Faymann: Die niedergelassenen Ärzte waren in der Finalphase gut einbezogen. Da waren die Einsparungen stärker auf Seiten der Pharmaindustrie angesetzt.
VN: Kontrovers wird in Vorarlberg derzeit das Thema Achraintunnel diskutiert. Die Kosten explodieren. Reicht der Zweckzuschuss, welchen der Bund nach der Verländerung der Bundesstraßen zugesichert hat?
Faymann: Ich möchte einen Schritt zurückgehen. Es sind diese Kostenschätzungen viele Jahre nach folgendem Prinzip gemacht worden: Zuerst setzt man es nieder an, damit man sie ins Programm bekommt. Dann beginnt man mit dem Geständnis, und zum Schluss nennt man es Kostenüberschreitung. Wir haben uns in den letzten 18 Monaten redlich darum bemüht, von vornherein die Kosten so zu schätzen, wie sie sind. Aber man wird sicherlich darüber reden müssen, wie es mit den Bundesstraßen weitergeht.
VN: Die Teuerung ist für die SPÖ zentrales Wahlkampfthema.
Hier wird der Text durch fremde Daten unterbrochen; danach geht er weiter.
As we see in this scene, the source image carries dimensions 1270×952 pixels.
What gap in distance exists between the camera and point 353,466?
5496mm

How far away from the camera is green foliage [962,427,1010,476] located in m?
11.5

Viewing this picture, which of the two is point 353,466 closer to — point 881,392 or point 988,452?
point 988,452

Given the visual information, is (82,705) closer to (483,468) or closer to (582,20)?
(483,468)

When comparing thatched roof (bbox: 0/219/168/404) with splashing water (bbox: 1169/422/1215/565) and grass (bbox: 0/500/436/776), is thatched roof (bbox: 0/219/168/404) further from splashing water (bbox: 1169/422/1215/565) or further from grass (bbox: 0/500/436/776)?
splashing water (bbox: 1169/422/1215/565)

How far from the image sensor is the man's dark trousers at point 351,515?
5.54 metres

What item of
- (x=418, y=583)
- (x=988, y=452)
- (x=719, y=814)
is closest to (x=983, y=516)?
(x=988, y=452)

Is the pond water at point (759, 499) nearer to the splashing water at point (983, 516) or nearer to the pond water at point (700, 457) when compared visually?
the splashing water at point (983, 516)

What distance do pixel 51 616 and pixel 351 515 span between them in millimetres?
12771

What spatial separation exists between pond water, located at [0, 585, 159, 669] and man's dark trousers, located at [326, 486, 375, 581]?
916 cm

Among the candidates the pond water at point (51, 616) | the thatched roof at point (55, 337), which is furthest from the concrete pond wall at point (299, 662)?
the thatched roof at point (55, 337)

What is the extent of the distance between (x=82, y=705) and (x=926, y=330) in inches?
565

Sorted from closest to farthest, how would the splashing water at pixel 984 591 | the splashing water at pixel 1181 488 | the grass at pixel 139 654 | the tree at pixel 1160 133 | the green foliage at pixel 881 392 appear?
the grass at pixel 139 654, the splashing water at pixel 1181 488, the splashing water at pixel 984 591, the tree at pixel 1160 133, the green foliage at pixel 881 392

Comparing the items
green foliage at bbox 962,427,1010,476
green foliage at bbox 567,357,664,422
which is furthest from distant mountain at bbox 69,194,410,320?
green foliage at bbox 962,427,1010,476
Welche konkreten Maßnahmen wird es mit einem Bundeskanzler Faymann geben?
Faymann: Wir haben bereits vor der Wahl versprochen, dass wir gemeinsam mit der ÖVP die Familienbeihilfe anheben. Es ist auch gelungen, das Pflegegeld zu erhöhen im Durchschnitt um fünf Prozent. Sowohl die Pflege als auch die Familienbeihilfe sind zwei Themen, die in der Teuerung eine Rolle spielen. Diese zwei Maßnahmen sind natürlich nur ein Anfang. Miteinander liegen sie bei zehn Prozent des Entlastungsvolumens. Unser Interesse war es, noch vor der Wahl eine Entlastung in der Größenordnung von drei bis vier Milliarden herbeizuführen. Dazu zählt auch das Senken der Mehrwertsteuer auf Lebensmittel von zehn auf fünf Prozent. Das würde rund 700 Millionen Euro kosten. Unsere Begründung ist nicht nur die Teuerung. Sondern: Die gut laufende Konjunktur kann zu einer Abschwächung kommen. Und dann gilt es die Kaufkraft der Bevölkerung zu stärken eben auch durch diese Maßnahme. VN: Wäre es nicht wesentlich fairer, die Familienbeihilfe einer jährlichen Indexanpassung zu unterziehen? Faymann: Ich nehme Sie einmal mit zu Verhandlungen mit den Herren Molterer und Schüssel. Wir sind schon froh, dass es jetzt eine kleine Bewegung in dieser Hinsicht gibt und zumindest dieser Vorschlag bei der ÖVP durchgegangen ist.